Using the map we can also see that a Horse crashed in Manhattan as well as a Go Kart in the Bronx! They are the sole cases of their respective vehicle type.

**5. Is there a correlation between weather conditions and accidents?**

Using the purple heatmap on the right, we can see that as Rain, Wind and Visibility conditons worsen, we find more collisions per hour. We see a trend with darker colors when conditions are not perfect. For Rain and Visibility, we see that for terrible conditions we have a lower collision rate, we can explain this by thinking about how a human works. With heavy heavy rain we will realise easier that we must drive safer, with a light rain we may not even care. Same goes for Visibility. Wind on the other hand is different, as once we get into the car, noticing it is harder so we don't change how we drive as much.

In summary, there is a correlation, we find more accidents when conditions are not perfect.

## Extra

**6. What vehicles are the most dangerous?**

Using the 2nd chart on the left scatter plot, we can see that two-wheelers injure more people per collision than four-wheelers! These latter vehicles have a chasis that protect the people inside in a collision, however, two-wheelers do not. If we look a bit closer, we see that the faster a two-wheeler is, the higher death rate! With motorcycle being the vehicle with most deaths per collision.

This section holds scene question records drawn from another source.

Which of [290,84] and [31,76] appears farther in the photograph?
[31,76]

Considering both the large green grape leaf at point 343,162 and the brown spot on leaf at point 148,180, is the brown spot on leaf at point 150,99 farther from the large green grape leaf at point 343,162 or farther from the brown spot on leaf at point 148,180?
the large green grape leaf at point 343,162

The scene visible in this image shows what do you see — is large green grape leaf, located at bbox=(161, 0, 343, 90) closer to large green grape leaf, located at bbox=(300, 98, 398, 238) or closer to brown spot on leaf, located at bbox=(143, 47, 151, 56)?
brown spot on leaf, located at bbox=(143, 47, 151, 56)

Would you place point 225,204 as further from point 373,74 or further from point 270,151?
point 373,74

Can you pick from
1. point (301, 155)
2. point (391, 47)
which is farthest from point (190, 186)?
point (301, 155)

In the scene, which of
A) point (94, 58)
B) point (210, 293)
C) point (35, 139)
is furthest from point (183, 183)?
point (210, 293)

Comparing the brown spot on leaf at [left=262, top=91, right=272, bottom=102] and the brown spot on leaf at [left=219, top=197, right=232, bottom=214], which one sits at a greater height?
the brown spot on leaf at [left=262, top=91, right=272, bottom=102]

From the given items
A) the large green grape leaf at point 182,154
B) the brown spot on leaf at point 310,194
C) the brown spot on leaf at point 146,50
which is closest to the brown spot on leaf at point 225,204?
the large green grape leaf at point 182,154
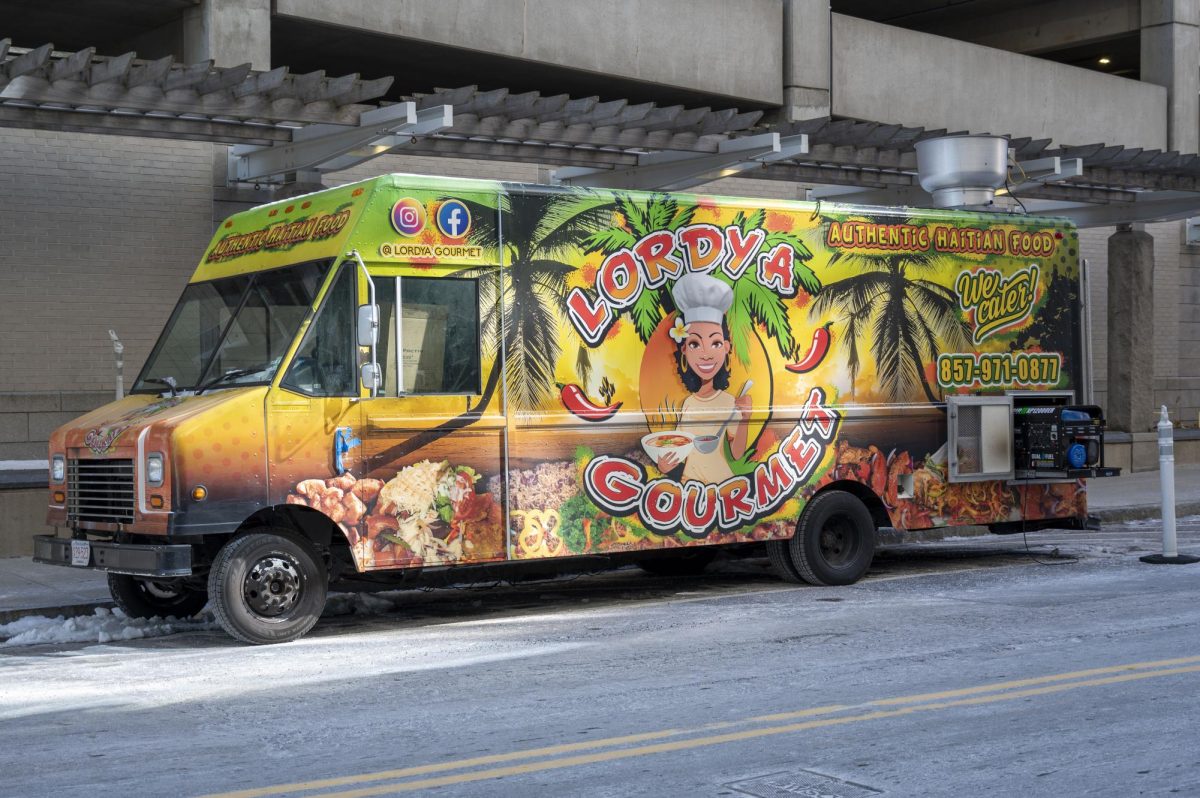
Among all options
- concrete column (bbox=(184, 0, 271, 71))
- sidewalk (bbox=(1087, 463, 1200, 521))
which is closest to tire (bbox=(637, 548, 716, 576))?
sidewalk (bbox=(1087, 463, 1200, 521))

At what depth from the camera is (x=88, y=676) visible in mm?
8758

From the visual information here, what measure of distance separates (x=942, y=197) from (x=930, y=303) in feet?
5.96

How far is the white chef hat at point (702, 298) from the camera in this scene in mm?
11516

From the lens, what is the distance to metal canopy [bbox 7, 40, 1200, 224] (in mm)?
13258

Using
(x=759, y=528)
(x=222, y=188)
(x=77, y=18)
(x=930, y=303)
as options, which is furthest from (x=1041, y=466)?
(x=77, y=18)

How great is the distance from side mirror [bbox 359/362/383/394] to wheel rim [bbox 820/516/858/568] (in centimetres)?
→ 430

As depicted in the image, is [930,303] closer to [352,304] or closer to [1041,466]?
[1041,466]

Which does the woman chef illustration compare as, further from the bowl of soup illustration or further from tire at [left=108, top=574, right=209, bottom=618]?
tire at [left=108, top=574, right=209, bottom=618]

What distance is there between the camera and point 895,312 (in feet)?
41.4

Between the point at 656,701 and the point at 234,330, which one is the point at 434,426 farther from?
the point at 656,701

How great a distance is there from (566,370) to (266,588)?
2658 millimetres

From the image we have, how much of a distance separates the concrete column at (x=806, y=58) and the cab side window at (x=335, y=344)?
14.5 m

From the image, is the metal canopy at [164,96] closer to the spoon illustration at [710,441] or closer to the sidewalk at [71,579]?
the sidewalk at [71,579]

**7. What is the main cause of accidents?**

Using the left heatmap in the blue-teal pair at the bottom, it becomes evident that the primary causes of accidents are driving infractions and driver inattention. However, delving deeper into the chart reveals additional valuable insights. Notably, in the case of bicycles and e-bikes, accidents caused by pedestrian errors are more likely compared to other vehicle types. This indicates a heightened risk of accidents involving pedestrians in interactions with bicycles and e-bikes. Additionally, an interesting observation arises concerning bicycles, e-bikes, and e-scooters. In these vehicle categories, there is a higher percentage of accidents attributed to driver inattention. Curiously, these do not require a license to drive (except some e-scooters)!

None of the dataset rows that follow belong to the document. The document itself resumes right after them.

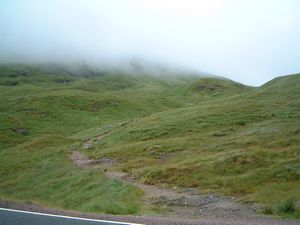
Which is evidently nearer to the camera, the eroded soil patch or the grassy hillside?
the eroded soil patch

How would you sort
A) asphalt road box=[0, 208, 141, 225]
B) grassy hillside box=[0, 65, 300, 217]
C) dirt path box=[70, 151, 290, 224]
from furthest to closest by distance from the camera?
grassy hillside box=[0, 65, 300, 217], dirt path box=[70, 151, 290, 224], asphalt road box=[0, 208, 141, 225]

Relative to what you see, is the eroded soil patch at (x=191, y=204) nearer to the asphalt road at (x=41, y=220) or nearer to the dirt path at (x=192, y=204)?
the dirt path at (x=192, y=204)

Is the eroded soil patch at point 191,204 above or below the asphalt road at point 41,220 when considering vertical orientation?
below

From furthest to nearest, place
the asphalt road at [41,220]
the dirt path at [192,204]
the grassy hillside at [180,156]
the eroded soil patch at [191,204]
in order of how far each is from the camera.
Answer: the grassy hillside at [180,156] < the eroded soil patch at [191,204] < the dirt path at [192,204] < the asphalt road at [41,220]

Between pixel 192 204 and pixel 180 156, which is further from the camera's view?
pixel 180 156

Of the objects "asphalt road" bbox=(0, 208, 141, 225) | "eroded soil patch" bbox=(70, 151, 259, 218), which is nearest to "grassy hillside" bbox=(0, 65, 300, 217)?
"eroded soil patch" bbox=(70, 151, 259, 218)

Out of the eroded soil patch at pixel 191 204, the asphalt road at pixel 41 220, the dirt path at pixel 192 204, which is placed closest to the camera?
the asphalt road at pixel 41 220

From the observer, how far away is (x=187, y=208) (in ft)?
79.7

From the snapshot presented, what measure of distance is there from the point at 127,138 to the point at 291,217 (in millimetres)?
43967

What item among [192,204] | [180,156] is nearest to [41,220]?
[192,204]

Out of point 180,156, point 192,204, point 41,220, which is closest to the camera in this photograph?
point 41,220

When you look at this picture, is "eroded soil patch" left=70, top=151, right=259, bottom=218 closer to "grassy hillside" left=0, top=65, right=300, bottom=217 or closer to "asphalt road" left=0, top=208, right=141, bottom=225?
"grassy hillside" left=0, top=65, right=300, bottom=217

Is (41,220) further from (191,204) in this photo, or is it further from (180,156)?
(180,156)

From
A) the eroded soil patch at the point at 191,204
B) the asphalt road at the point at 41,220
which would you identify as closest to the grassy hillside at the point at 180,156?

Using the right heatmap in the blue-teal pair at the bottom, we can break down the driving infractions that lead to accidents. Here are some notable examples: Firstly, ambulances stand out with a higher percentage of collisions attributed to "passing too close." Similarly, in the case of bicycles, there is a higher percentage of collisions associated with "Failure to Yield Right of Way". These are just some highlighted examples, and a more in-depth analysis would reveal additional insights into specific driving infractions contributing to accidents.